Option 2: Python Integration

# For integration into larger Python applications
class HuggyAgent:
    def __init__(self, model_path):
        self.session = ort.InferenceSession(model_path)
        self.input_name = self.session.get_inputs()[0].name
        
    def act(self, observation):
        """Get action from observation"""
        obs_input = np.array(observation, dtype=np.float32).reshape(1, -1)
        action_probs = self.session.run(None, {self.input_name: obs_input})
        return np.argmax(action_probs[0])
    
    def act_stochastic(self, observation):
        """Get stochastic action from observation"""
        obs_input = np.array(observation, dtype=np.float32).reshape(1, -1)
        action_probs = self.session.run(None, {self.input_name: obs_input})[0]
        return np.random.choice(len(action_probs), p=action_probs)

# Usage
agent = HuggyAgent("results/Huggy2/Huggy.onnx")
action = agent.act(current_observation)

Option 3: Web Deployment

# For web applications using Flask/FastAPI
from flask import Flask, request, jsonify
import onnxruntime as ort
import numpy as np

app = Flask(__name__)
model = ort.InferenceSession("Huggy.onnx")

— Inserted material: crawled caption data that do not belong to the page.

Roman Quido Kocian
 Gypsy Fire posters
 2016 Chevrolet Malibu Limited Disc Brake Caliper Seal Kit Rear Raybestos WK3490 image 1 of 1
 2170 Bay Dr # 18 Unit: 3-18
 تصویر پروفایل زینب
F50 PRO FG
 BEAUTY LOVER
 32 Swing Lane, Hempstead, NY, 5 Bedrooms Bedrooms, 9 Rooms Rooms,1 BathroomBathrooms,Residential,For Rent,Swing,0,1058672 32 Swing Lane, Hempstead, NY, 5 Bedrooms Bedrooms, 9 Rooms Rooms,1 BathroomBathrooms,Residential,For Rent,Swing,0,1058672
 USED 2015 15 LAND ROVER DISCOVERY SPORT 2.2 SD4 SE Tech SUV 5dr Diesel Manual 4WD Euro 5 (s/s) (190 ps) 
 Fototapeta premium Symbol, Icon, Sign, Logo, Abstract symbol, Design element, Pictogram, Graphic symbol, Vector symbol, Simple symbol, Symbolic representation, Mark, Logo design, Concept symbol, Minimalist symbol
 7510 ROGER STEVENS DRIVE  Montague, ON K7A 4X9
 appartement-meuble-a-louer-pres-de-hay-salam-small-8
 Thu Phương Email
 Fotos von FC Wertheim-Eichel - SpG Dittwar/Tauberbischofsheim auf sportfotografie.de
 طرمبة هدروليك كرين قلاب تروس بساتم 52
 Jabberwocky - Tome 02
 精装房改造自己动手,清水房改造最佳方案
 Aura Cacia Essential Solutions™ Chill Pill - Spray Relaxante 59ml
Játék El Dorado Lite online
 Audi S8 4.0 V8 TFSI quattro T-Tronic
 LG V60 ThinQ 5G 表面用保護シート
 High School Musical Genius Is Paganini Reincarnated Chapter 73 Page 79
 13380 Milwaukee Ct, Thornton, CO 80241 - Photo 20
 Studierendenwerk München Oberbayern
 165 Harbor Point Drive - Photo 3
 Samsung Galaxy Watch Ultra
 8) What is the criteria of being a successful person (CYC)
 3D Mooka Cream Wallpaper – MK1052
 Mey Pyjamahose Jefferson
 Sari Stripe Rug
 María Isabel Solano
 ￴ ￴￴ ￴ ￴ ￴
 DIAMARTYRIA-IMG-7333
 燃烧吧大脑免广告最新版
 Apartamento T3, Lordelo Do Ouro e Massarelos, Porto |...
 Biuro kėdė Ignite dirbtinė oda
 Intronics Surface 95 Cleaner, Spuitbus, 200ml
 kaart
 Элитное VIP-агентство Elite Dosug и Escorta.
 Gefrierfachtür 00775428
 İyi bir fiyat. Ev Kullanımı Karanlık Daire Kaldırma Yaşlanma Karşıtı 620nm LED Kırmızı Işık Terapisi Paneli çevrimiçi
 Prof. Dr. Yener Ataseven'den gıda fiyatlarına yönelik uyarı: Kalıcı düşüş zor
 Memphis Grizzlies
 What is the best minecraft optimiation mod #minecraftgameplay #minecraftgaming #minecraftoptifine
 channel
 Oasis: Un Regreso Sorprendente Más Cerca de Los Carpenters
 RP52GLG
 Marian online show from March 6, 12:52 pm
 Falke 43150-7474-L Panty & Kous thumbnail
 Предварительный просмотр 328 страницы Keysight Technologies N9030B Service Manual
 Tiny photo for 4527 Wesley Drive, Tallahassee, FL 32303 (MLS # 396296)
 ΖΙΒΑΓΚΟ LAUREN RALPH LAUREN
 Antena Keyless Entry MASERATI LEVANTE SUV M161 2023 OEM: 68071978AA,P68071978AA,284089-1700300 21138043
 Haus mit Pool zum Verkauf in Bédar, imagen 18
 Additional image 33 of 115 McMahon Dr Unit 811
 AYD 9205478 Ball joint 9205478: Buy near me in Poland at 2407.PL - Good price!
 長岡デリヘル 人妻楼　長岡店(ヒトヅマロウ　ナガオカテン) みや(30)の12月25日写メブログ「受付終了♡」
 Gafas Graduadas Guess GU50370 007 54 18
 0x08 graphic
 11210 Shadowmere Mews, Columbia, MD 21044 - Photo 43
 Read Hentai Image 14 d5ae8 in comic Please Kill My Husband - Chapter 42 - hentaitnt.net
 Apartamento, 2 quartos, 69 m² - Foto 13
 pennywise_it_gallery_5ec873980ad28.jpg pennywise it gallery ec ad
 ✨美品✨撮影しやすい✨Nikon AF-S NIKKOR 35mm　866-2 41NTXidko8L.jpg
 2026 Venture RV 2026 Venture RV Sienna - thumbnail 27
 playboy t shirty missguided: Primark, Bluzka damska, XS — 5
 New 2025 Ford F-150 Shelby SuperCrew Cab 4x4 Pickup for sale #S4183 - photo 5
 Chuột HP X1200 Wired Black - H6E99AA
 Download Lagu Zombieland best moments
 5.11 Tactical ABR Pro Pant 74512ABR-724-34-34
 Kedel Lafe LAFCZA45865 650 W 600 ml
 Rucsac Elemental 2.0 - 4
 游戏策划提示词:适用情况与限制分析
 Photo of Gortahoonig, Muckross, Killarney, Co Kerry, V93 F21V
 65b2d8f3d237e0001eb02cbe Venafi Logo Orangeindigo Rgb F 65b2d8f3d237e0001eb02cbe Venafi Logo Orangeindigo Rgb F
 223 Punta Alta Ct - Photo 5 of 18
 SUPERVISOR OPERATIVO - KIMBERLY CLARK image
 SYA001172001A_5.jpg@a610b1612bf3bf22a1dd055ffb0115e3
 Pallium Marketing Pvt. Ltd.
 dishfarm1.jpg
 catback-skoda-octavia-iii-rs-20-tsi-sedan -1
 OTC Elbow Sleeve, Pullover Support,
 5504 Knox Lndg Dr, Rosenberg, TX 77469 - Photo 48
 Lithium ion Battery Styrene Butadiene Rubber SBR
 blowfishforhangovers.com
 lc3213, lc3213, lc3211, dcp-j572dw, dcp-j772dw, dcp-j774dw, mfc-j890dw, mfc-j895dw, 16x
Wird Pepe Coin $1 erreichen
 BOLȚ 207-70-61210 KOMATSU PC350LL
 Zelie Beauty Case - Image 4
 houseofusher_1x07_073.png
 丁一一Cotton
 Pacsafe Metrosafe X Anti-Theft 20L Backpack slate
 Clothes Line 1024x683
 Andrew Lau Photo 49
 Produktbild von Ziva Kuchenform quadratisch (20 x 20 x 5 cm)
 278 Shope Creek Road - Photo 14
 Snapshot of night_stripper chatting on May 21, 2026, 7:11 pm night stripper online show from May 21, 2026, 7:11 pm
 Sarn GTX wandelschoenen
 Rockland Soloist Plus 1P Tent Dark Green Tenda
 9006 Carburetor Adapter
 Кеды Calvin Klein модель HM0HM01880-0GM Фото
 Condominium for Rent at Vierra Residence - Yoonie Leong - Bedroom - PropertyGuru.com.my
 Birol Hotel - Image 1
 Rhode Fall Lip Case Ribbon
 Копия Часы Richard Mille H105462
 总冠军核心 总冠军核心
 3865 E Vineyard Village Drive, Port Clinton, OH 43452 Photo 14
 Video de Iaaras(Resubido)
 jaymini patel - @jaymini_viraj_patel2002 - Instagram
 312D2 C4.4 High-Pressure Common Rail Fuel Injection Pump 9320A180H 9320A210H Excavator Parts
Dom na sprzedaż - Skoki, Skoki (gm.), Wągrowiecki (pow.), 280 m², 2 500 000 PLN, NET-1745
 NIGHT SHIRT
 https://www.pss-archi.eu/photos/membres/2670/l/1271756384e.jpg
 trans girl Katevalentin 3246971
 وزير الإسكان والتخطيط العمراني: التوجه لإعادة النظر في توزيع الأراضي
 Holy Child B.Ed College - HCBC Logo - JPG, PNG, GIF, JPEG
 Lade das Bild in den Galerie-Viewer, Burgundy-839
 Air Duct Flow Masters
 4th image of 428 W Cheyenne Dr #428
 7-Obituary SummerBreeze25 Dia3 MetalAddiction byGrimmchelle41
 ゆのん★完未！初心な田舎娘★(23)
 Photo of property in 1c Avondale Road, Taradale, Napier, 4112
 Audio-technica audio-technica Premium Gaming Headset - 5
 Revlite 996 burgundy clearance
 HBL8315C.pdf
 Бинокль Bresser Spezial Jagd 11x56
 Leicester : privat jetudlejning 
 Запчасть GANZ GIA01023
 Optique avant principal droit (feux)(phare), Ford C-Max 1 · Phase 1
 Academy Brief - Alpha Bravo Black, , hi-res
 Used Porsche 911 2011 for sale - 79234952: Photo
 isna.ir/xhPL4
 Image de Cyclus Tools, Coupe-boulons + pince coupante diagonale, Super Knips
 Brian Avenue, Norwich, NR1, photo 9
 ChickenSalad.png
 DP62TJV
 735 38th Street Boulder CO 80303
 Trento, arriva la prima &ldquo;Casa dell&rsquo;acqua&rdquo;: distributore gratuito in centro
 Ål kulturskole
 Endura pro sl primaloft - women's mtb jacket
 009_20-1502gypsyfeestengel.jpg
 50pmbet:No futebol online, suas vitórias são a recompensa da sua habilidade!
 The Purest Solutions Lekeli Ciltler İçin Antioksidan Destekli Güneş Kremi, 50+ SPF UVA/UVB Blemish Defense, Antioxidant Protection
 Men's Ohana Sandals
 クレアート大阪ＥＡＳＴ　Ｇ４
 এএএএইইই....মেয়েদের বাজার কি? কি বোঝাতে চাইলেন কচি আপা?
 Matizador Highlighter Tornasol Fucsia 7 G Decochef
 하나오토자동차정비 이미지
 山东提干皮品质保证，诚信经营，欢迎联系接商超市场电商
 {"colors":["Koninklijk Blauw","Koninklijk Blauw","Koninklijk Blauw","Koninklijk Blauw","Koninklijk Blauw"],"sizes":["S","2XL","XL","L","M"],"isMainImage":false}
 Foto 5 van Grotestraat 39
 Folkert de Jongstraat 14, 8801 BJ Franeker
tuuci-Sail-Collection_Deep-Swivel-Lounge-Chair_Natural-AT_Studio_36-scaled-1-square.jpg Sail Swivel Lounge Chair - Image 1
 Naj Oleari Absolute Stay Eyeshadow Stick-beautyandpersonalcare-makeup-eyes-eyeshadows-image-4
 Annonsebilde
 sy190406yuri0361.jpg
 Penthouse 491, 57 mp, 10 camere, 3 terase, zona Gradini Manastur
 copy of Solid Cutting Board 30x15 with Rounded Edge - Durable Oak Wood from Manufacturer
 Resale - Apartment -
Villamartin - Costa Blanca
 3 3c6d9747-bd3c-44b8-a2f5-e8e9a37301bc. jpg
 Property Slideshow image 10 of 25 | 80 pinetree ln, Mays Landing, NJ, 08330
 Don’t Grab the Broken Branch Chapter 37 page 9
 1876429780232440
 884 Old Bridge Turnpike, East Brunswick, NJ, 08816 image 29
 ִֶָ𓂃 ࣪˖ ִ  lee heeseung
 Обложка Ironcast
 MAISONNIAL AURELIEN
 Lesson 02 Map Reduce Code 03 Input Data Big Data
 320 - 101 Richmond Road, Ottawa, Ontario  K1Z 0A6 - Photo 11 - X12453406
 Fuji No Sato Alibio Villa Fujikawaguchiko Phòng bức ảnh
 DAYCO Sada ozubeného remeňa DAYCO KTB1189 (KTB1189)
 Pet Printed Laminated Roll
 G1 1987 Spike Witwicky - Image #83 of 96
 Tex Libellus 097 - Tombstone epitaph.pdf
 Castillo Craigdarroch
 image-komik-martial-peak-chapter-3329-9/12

@app.route('/predict', methods=['POST'])
def predict():
    data = request.json
    observation = np.array(data['observation'], dtype=np.float32)
    
    action_probs = model.run(None, {"obs_0": observation.reshape(1, -1)})
    action = int(np.argmax(action_probs[0]))
    
    return jsonify({'action': action, 'confidence': float(np.max(action_probs[0]))})

if __name__ == '__main__':
    app.run(debug=True)

Troubleshooting

Common Issues

  1. ONNX Model Loading Errors

    • Ensure ONNX runtime version compatibility
    • Check model file path and permissions
  2. Unity Environment Connection

    • Verify Unity environment executable path
    • Check port availability (default: 5004)
  3. Observation Shape Mismatches

    • Ensure observation preprocessing matches training
    • Check input normalization requirements
  4. Performance Issues

    • Use deterministic policy for consistent results
    • Consider batch inference for multiple agents

Performance Optimization

# Batch processing for multiple agents
def batch_predict(model_session, observations):
    """Process multiple observations at once"""
    batch_obs = np.array(observations, dtype=np.float32)
    action_probs = model_session.run(None, {"obs_0": batch_obs})
    actions = np.argmax(action_probs[0], axis=1)
    return actions

This guide provides comprehensive instructions for deploying and using your trained Huggy PPO agent in various scenarios, from simple testing to production deployment.